▶ Instruction: Reproduce the stretch from the line containing "In the scene, which of" through the end of the entries, requests included and pictures left out. In the answers only, multiply every number (the pixel coordinates and the distances) by 1.6, and round each result to as many decimal places as the original had, with halves rounded up.
* * *
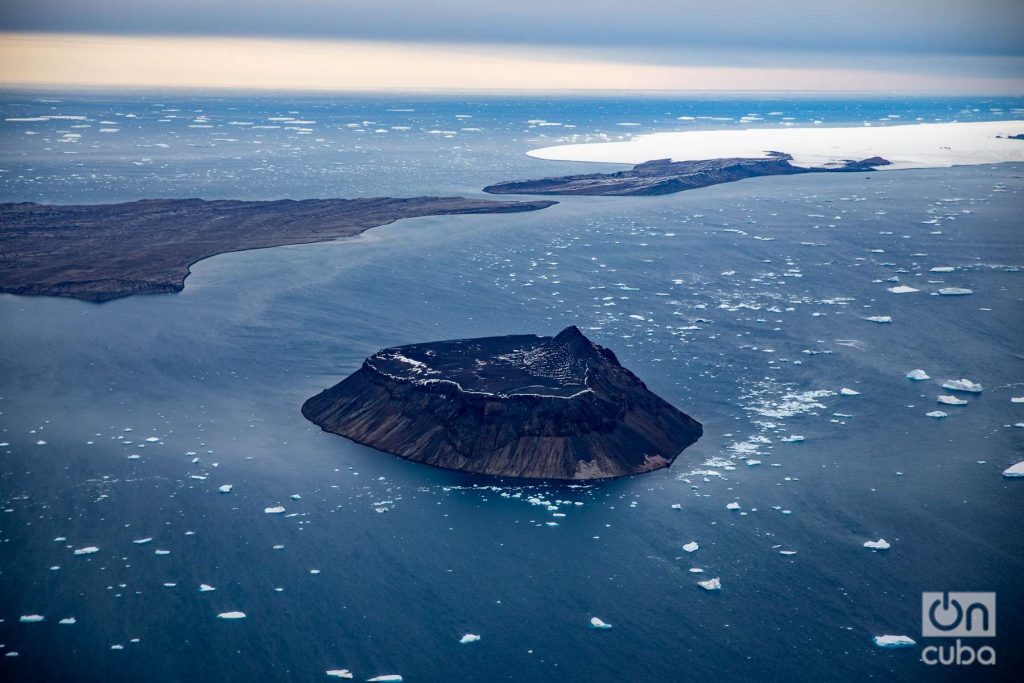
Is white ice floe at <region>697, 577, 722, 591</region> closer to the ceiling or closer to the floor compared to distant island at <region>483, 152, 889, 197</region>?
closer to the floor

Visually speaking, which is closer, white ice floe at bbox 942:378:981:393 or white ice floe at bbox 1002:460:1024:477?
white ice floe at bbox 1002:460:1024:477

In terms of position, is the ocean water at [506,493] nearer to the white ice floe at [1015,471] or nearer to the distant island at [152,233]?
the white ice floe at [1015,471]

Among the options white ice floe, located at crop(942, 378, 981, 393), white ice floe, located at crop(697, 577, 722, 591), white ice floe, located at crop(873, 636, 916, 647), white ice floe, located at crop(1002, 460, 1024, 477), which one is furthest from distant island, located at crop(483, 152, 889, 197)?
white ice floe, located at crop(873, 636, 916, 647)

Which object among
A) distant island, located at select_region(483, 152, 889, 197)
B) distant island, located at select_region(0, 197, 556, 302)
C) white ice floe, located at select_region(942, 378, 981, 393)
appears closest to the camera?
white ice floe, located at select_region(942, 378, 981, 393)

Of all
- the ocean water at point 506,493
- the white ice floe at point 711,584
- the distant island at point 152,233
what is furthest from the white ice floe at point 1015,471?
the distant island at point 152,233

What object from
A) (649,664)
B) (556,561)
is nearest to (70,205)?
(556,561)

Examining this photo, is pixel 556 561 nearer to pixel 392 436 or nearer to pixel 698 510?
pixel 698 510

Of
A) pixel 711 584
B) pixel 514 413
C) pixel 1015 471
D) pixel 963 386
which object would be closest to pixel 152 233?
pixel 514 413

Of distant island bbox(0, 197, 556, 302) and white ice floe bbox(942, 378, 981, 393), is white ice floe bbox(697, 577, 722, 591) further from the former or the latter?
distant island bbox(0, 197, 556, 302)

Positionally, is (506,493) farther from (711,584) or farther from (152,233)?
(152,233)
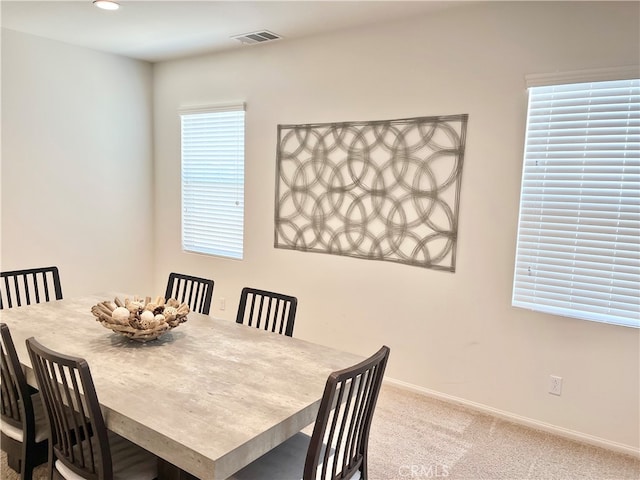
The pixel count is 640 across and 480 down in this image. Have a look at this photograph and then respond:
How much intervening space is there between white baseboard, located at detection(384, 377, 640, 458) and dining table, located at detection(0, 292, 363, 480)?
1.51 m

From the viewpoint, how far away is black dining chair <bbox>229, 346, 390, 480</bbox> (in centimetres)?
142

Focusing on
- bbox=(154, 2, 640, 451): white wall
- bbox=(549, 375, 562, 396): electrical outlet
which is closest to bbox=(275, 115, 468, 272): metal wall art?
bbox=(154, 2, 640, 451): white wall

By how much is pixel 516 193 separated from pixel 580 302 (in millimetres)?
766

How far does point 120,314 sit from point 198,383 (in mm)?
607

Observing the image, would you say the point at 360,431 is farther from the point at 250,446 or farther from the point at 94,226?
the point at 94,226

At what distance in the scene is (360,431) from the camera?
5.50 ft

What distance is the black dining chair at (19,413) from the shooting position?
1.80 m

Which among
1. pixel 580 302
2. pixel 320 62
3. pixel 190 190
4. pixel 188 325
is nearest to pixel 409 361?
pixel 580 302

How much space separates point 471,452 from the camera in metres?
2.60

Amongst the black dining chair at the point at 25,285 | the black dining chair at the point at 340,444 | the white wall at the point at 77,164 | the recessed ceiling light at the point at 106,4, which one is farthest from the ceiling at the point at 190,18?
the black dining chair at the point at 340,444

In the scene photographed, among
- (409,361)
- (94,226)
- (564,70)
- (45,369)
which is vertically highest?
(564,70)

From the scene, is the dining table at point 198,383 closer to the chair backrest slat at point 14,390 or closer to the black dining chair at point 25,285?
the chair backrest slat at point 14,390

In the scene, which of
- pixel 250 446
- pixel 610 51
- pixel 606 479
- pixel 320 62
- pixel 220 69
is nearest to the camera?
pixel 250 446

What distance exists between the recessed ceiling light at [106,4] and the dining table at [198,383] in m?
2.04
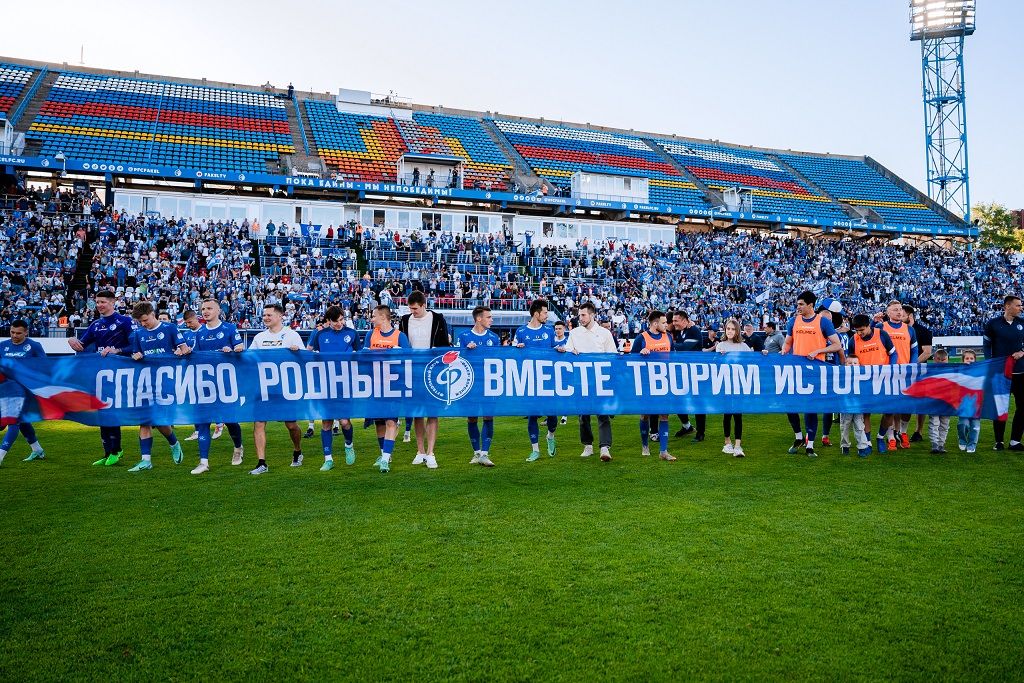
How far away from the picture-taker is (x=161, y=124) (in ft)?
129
* * *
▶ Exercise solution:
In the scene, which of
- pixel 250 446
- pixel 610 51
- pixel 606 479
- pixel 320 62
- pixel 220 69
is nearest to the camera?
pixel 400 714

What distance exists between the recessed ceiling light at [106,4] and the dining table at [198,383] in m?
3.26
How far away from the picture-taker is (x=161, y=124) (in ft)?
206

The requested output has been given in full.